Filmed in a hushed, unobtrusive manner and featuring some brave moments of simply holding on Elliot’s face as a range of emotions washes over him, writer-director Haley nibbles at the edges of mediocrity with his May-December romance narrative, but manages to avoid the often cringe inducing obviousness of such a plot device in the way Elliot and Prepon act and react with each other. There’s an easiness between them. There’s also an easiness between Elliot and Offerman.
In one particular scene — after “going viral” for something he does and reaching quasi famous Hollywood visibility again — the two run lines together. It’s big budget science fiction garble, but the way Offerman reacts to Elliot’s readings of his lines is something to behold as we become acutely aware that the lines of garble on the page are slowly becoming pungent real life commentary by Elliot.

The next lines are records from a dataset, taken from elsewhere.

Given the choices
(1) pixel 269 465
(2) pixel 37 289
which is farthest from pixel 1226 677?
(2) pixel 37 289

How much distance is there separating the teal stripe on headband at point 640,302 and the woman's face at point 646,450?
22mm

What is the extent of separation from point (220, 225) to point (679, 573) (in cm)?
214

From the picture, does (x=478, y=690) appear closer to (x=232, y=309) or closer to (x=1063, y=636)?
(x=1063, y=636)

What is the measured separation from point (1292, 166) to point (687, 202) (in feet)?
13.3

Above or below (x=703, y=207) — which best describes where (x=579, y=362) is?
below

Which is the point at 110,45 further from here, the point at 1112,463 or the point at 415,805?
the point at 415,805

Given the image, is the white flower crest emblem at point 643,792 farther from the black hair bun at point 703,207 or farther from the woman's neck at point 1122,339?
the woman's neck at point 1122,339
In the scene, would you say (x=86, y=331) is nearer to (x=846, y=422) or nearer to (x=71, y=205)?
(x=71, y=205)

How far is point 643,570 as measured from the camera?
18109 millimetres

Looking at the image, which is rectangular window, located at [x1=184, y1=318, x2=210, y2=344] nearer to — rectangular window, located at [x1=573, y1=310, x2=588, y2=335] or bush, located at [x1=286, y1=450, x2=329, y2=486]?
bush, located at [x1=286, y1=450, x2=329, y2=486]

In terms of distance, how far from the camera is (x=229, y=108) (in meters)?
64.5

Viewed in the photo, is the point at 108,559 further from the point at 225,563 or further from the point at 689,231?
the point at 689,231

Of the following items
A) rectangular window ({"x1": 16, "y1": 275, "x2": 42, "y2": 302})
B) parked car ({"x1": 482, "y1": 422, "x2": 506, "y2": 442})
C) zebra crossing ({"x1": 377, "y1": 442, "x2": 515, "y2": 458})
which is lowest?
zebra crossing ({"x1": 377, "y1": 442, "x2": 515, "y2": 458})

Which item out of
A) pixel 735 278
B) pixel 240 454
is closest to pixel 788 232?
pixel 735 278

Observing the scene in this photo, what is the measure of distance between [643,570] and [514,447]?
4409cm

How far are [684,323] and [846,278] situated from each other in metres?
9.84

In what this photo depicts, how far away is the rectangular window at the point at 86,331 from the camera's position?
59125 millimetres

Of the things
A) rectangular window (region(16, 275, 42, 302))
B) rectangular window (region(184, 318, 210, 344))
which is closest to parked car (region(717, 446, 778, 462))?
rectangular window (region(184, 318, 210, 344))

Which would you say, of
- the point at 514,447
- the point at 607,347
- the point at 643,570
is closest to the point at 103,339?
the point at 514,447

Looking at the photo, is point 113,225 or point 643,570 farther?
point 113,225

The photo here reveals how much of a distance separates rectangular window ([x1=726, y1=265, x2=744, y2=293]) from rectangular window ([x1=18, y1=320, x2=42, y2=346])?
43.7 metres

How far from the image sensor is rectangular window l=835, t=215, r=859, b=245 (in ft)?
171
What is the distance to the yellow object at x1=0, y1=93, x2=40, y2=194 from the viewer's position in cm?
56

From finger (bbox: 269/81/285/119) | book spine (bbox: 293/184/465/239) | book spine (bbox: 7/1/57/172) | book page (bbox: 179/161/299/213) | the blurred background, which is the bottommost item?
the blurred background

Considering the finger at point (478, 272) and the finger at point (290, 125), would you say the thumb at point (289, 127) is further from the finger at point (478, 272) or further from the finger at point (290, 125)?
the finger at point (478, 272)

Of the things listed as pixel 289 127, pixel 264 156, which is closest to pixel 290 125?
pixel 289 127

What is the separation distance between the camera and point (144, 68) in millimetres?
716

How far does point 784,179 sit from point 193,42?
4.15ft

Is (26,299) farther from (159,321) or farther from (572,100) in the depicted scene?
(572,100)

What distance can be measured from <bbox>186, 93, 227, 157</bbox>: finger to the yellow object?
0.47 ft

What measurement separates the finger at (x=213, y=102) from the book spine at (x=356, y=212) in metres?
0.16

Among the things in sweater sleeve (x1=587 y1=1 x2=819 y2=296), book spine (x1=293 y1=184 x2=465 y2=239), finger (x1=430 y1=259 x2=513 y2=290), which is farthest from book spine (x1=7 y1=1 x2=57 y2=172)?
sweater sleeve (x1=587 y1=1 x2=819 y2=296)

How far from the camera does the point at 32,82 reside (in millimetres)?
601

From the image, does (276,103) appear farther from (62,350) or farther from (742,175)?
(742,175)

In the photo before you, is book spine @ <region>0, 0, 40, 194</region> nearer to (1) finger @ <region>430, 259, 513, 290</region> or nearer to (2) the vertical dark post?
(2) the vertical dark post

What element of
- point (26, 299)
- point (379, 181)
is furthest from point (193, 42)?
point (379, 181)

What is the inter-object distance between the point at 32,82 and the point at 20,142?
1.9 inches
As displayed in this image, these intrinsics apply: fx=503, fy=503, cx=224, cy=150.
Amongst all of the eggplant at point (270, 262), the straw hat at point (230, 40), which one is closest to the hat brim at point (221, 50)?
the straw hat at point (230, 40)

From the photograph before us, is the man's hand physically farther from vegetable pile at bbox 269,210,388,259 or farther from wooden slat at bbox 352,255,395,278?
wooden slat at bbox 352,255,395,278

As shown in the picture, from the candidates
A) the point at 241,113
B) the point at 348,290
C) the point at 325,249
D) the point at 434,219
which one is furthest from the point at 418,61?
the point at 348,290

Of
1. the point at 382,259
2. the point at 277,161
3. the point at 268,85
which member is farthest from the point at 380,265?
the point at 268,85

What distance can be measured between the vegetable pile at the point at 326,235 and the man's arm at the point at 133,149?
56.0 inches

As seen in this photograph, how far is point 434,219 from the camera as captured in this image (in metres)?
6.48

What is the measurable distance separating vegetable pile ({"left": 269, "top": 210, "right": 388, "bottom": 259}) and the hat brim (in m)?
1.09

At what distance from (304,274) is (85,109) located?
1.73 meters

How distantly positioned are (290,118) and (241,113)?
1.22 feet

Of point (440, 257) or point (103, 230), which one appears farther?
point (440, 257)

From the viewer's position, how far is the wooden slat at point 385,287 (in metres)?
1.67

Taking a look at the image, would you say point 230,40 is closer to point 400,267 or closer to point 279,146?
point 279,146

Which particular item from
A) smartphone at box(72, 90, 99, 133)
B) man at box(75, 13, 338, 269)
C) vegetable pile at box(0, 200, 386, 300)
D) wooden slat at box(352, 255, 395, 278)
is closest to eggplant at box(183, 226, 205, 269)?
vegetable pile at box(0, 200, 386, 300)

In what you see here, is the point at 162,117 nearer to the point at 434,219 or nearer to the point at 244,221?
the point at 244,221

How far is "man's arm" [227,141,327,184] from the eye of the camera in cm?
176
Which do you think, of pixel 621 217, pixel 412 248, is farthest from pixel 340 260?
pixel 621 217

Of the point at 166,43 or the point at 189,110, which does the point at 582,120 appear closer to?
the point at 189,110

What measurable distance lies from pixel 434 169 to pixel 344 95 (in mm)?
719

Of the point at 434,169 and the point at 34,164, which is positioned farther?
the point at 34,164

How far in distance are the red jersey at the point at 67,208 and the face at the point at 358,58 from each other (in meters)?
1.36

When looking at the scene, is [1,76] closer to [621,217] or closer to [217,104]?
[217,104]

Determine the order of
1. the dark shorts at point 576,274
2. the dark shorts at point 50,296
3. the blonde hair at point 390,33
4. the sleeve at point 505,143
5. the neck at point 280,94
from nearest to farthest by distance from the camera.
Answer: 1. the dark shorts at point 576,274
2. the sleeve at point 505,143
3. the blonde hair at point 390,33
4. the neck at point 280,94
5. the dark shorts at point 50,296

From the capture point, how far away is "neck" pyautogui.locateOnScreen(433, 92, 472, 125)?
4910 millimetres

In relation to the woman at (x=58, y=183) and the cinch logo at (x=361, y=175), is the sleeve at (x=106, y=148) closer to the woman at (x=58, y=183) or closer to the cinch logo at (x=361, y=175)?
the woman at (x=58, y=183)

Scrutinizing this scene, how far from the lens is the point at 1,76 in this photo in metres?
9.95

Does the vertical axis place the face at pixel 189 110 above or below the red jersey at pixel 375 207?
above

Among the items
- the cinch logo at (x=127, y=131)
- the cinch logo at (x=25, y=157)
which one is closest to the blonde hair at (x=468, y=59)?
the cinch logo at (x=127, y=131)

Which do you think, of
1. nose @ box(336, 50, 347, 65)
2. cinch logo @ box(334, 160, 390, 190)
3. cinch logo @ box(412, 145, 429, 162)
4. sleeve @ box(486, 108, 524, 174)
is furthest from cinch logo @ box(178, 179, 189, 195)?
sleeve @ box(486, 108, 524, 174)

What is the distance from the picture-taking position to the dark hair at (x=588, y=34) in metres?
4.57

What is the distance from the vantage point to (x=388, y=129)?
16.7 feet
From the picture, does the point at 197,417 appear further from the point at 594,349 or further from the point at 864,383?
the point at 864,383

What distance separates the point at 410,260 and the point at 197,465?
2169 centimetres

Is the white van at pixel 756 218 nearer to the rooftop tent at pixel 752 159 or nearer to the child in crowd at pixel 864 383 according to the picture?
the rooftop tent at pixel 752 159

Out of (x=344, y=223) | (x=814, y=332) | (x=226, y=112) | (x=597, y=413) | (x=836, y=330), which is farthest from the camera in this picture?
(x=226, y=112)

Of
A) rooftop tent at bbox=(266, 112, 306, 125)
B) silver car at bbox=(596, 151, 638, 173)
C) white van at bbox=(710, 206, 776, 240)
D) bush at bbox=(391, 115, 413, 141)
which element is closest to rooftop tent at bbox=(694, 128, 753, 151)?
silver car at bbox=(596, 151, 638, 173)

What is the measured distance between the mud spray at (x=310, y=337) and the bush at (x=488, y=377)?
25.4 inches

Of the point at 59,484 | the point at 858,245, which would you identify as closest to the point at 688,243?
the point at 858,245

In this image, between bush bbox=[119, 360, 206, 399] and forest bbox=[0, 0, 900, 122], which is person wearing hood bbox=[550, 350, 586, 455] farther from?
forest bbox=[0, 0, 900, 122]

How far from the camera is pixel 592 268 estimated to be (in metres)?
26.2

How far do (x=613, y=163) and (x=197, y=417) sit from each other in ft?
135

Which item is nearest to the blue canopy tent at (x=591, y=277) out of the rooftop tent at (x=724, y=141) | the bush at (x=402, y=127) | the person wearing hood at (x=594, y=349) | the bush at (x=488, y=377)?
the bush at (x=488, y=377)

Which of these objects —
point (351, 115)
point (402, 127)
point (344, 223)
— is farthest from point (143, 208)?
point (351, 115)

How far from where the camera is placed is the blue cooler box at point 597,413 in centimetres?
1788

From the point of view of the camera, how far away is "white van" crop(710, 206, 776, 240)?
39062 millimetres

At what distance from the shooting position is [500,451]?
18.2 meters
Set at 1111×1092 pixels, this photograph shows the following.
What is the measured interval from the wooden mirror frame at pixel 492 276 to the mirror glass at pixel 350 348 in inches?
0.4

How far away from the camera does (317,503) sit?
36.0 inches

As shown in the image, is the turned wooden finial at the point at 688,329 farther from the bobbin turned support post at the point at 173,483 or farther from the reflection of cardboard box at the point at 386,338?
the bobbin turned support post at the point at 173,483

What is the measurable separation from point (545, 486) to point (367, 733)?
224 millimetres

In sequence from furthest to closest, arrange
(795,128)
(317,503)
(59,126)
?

This is just one of the many surprising, touching details about The Hero. Not only is it a film that features a terrific ensemble, but its generous worldview about imperfect relationships and the frustrations of running out of time become much more haunting specters than not getting a certain part in a certain movies years ago. Although Elliot suffers from oblique dreams about his days as a wild West star, it’s only fitting that the final image should be that of ocean water slowly receding. The Hero wants us to feel that time can’t be stopped, only enjoyed. And Sam Elliot, in one of his finest roles, makes us truly feel it.
The Hero opens in the Dallas/Fort Worth area on Friday, June 16 at the Angelika Plano and the Landmark Magnolia in Dallas.